DFPAU-DP
Floating Point Arithmetic Coprocessor - Double Precision
Documentation
The DFPAU-DP is a Floating Point Arithmetic Coprocessor, designed to assist CPU in performing the floating point arithmetic computations. Our reliable solution directly replaces C software functions, by equivalent, very fast hardware operations, which significantly accelerate system performance. It does not require any programming, the same like no modifications to be made in the main software. Everything is done automatically during software compilation by the DFPAU-DP C driver.

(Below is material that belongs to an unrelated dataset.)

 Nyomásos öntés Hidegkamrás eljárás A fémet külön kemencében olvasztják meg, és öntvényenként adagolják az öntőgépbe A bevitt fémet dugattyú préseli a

Our efficient coprocessor was designed to operate with DCD’s DP8051 but can also operate with any other 8-, 16- and 32-bit processor. Drivers for all popular 8051 C compilers are delivered together with the DFPAU-DP package.
It uses specialized algorithms to compute math functions like: addition, subtraction, multiplication, division, square root and comparison. The DFPAU-DP has built-in conversion instructions, from integer type to floating point type and vice versa. The input numbers' format has been developed according to IEEE-754 standard. Our Floating Point Arithmetic Coprocessor supports double and single precision real numbers: 8-bit, 16-bit and 32-bit integers. This proprietary solution is ready to be used both with 8-, 16- and 32-bit processors.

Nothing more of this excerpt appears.